> What the exercise asks:
Output only the stretch of the listing that starts at the line containing "campagna, carabinieri, castrovillari, donna" and ends at the line containing "Gaivotas 2048x2048 Papel", reproduced exactly with both ends.

Input records section start

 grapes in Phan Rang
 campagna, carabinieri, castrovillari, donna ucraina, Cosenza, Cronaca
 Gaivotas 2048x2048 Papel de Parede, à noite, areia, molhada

Input records section end
Input records section start

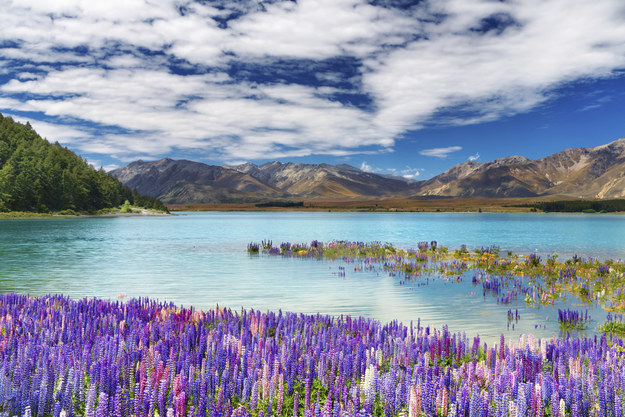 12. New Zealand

Input records section end
Input records section start

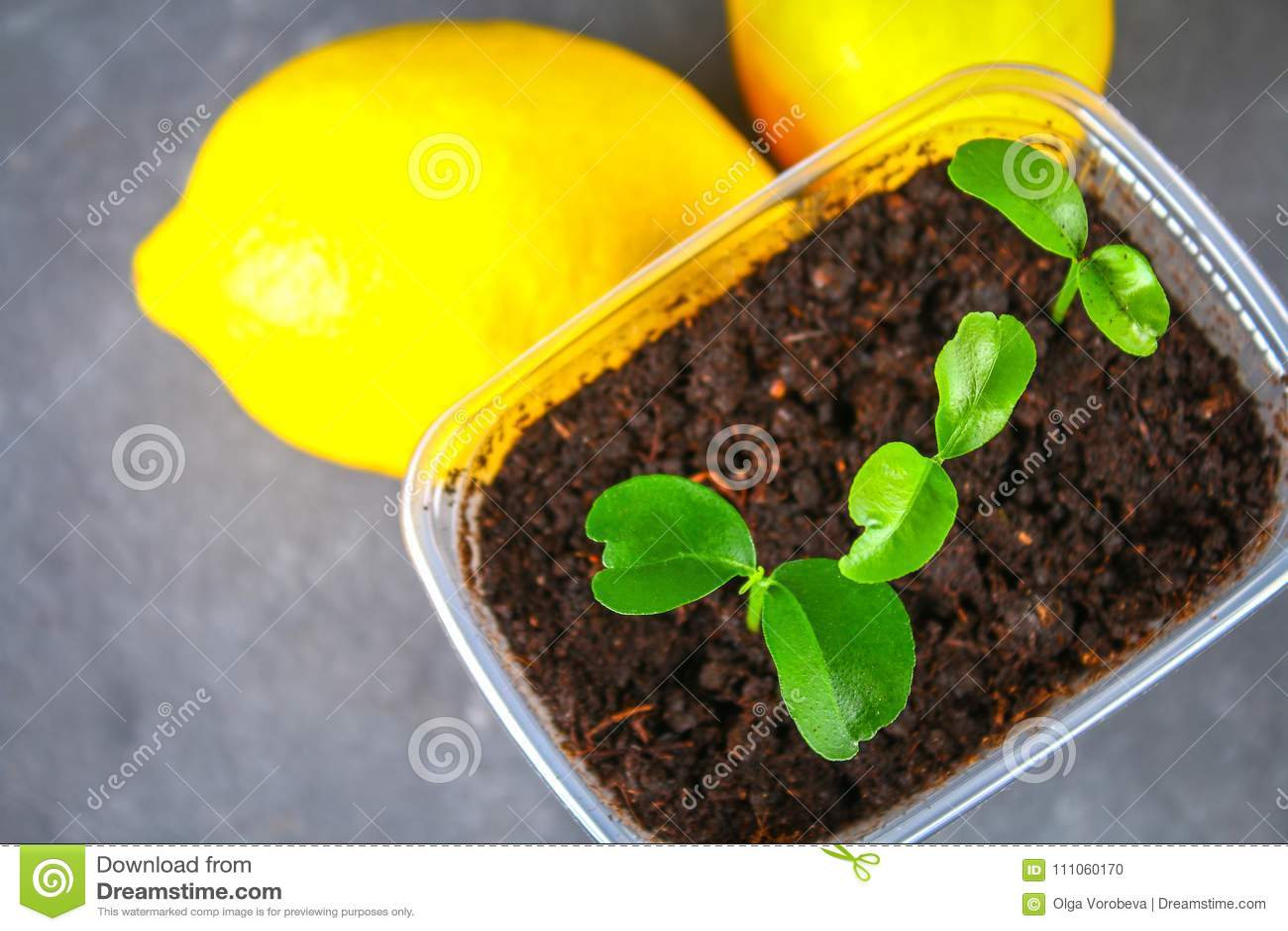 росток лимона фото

Input records section end

> Written response:
 campagna, carabinieri, castrovillari, donna ucraina, Cosenza, Cronaca
 Gaivotas 2048x2048 Papel de Parede, à noite, areia, molhada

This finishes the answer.